Baltic Dry Index as a Major Economic Policy Indicator: The relationship with Economic Growth


4th International Conference on Leadership, Technology, Innovation and Business Management (ICLTIBM), İstanbul, Turkey, 19 - 21 November 2014, vol.210, pp.416-424 identifier

  • Publication Type: Conference Paper / Full Text
  • Volume: 210
  • Doi Number: 10.1016/j.sbspro.2015.11.389
  • City: İstanbul
  • Country: Turkey
  • Page Numbers: pp.416-424
  • Keywords: BDI, Markov Switching VAR, Markov Switching Granger Causality, Economic Growth, TIME-SERIES, RATES, MODEL
  • Yıldız Technical University Affiliated: Yes


Since its establishment, the Baltic Dry Index has become one of the foremost indicators on the cost of shipping and an important barometer on the volume of worldwide trade and manufacturing activity.

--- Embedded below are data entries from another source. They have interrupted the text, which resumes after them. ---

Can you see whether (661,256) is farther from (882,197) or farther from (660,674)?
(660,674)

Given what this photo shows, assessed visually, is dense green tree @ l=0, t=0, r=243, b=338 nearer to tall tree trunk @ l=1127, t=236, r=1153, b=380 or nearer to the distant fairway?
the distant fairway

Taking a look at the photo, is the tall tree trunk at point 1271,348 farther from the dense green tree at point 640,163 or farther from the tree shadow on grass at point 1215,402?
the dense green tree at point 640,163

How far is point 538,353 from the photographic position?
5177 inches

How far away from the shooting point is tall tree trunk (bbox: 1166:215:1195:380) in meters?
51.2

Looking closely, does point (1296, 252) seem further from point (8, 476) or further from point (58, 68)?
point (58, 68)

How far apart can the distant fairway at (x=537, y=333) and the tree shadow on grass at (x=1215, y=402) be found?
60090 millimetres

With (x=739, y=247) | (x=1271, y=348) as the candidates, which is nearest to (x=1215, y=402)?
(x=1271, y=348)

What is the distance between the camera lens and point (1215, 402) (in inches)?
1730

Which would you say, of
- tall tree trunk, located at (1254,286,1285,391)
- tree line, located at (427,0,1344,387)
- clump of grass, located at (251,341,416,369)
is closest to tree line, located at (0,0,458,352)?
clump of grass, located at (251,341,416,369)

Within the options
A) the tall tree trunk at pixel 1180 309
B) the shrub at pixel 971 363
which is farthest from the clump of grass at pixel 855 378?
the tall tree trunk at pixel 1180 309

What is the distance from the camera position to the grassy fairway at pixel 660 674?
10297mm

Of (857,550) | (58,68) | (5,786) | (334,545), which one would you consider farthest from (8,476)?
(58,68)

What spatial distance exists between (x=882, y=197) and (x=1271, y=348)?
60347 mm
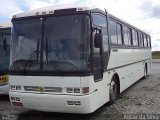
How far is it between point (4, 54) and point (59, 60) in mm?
4828

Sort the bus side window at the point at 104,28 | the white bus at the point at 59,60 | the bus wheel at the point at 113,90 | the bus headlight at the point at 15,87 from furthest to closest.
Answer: the bus wheel at the point at 113,90 → the bus side window at the point at 104,28 → the bus headlight at the point at 15,87 → the white bus at the point at 59,60

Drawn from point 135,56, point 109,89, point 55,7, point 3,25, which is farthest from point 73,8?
point 135,56

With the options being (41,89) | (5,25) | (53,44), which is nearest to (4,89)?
(5,25)

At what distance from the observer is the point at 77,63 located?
8.08 metres

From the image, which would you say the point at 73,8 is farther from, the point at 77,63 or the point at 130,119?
the point at 130,119

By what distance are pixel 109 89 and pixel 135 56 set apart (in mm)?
5603

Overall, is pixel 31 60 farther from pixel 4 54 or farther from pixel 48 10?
pixel 4 54

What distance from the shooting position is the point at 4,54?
490 inches

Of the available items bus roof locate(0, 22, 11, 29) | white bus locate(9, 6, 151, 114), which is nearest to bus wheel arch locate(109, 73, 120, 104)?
white bus locate(9, 6, 151, 114)

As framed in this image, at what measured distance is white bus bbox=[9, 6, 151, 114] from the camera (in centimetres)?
807

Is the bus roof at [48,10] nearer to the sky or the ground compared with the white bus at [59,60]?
nearer to the sky

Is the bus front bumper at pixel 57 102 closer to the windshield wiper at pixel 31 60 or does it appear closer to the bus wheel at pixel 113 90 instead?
the windshield wiper at pixel 31 60

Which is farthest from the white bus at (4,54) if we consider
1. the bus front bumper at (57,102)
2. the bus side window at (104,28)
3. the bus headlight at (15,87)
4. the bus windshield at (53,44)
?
the bus side window at (104,28)

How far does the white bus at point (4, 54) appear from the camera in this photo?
12.0 m
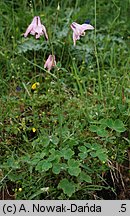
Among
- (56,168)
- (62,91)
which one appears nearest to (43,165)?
(56,168)

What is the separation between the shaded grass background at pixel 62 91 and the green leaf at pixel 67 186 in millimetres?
31

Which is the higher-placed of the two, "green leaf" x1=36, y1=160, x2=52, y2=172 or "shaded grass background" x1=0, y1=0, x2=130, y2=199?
"shaded grass background" x1=0, y1=0, x2=130, y2=199

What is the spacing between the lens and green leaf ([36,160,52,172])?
212 cm

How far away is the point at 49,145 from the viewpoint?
225 cm

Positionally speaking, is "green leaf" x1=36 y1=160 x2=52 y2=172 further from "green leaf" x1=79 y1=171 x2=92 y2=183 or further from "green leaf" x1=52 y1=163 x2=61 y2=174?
"green leaf" x1=79 y1=171 x2=92 y2=183

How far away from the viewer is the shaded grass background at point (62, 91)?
2.28 m

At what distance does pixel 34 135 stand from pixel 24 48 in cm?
65

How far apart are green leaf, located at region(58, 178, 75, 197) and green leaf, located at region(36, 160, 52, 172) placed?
10 centimetres

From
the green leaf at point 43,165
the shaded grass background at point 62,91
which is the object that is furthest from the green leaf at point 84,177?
the green leaf at point 43,165

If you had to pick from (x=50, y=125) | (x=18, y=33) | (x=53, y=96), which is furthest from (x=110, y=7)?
(x=50, y=125)

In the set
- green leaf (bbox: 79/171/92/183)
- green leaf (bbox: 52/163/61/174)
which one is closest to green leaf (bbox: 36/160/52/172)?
green leaf (bbox: 52/163/61/174)

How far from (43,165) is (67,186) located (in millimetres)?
139

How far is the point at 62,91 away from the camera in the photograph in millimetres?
2750

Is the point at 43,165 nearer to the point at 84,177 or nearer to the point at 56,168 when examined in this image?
the point at 56,168
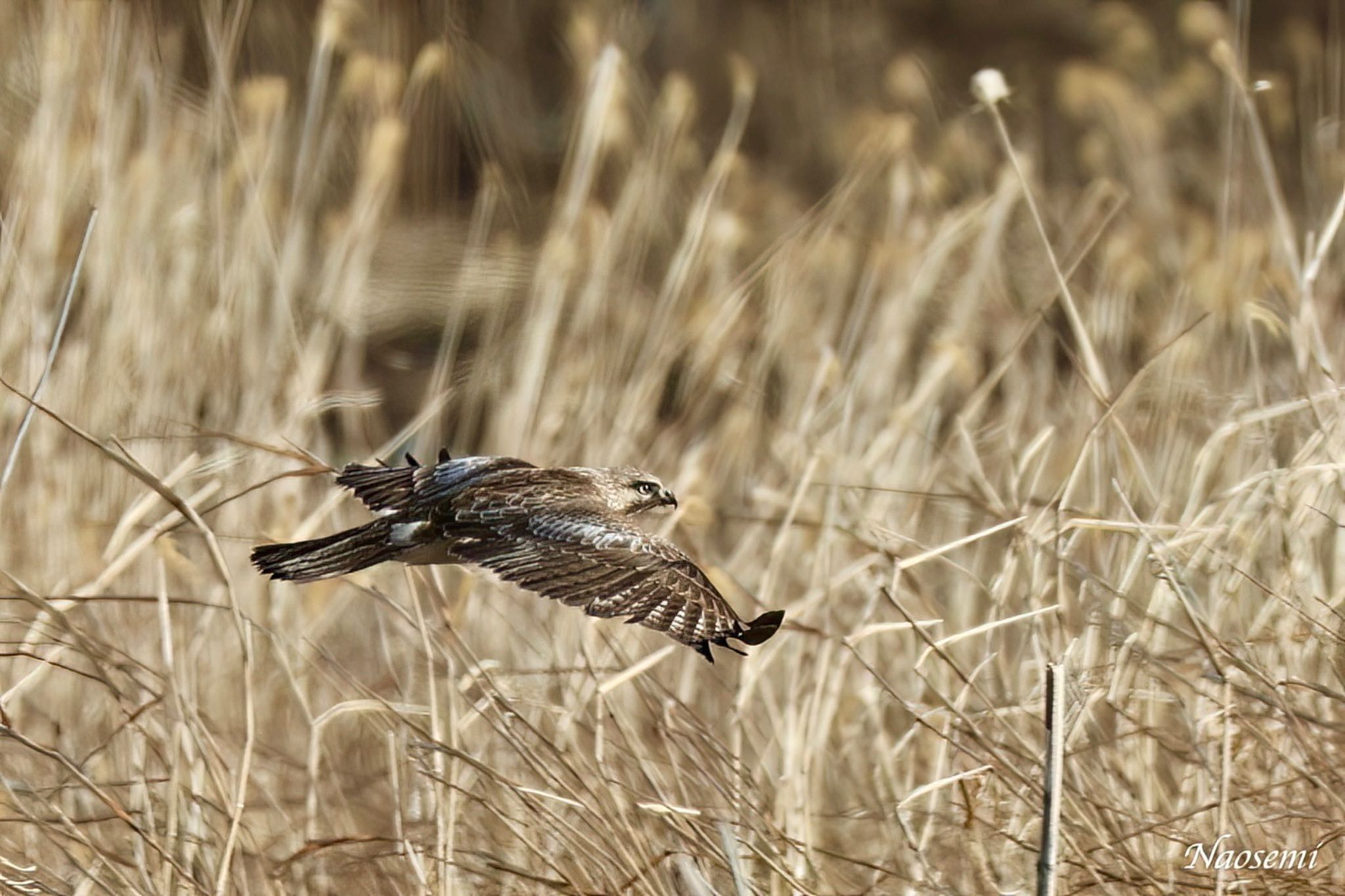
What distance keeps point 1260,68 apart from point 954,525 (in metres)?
2.87

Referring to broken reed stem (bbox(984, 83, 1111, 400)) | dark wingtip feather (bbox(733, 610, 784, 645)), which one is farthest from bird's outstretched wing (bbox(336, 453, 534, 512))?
broken reed stem (bbox(984, 83, 1111, 400))

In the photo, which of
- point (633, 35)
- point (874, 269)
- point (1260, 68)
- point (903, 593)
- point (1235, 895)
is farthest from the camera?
point (1260, 68)

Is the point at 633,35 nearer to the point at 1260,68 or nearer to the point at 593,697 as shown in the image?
the point at 593,697

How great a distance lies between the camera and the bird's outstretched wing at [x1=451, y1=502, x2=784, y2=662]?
3.42ft

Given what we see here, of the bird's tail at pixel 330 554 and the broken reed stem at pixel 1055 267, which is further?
the broken reed stem at pixel 1055 267

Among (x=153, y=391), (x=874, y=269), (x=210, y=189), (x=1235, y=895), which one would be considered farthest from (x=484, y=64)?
(x=1235, y=895)

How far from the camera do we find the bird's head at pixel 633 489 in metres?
1.34

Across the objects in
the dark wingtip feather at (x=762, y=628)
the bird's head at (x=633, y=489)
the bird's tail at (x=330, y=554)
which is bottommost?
the dark wingtip feather at (x=762, y=628)

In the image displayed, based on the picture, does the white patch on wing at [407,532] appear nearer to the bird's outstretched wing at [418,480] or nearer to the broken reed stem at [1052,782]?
the bird's outstretched wing at [418,480]

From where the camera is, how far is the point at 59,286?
2393 millimetres

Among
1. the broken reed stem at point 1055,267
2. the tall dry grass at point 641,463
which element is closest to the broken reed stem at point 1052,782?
the tall dry grass at point 641,463

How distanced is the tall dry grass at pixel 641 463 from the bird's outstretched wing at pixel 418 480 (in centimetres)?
6

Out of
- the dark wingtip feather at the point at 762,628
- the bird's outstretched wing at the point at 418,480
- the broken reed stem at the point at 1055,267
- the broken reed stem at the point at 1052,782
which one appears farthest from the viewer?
the broken reed stem at the point at 1055,267

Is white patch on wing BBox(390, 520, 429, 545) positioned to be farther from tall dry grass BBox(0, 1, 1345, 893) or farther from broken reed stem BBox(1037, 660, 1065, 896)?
broken reed stem BBox(1037, 660, 1065, 896)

Global factors also play important role in supply and demand of BDI index. BDI and global markets have common economical and financial movement due to market supply and demand which is as a result of turmoil's and crisis. After economic recessions and during economic growth, demand of raw materials increase as production and investments are also increase, as a result transportation volume grows accordingly. On the other hand, during economic slowdowns, demand of raw material decreases which creates utilized capacity. In this paper, MSIAH(3)-VAR(4) model is selected to analyze the relationship between BDI and economic growth for the United States. BDI and GDP are cointegrated for the United States. The crisis regime tends to last 3.13 years on the average, while the Regime 2 is comparatively more persistent with 3.11 years. Finally, Regime 3 which corresponds to the high growth tends to last 2.55 years on the average. Crisis regime of economy is the most persistent regime in the US. Thus, BDI can be used for an indicator of a crisis in GDP growth for the United States.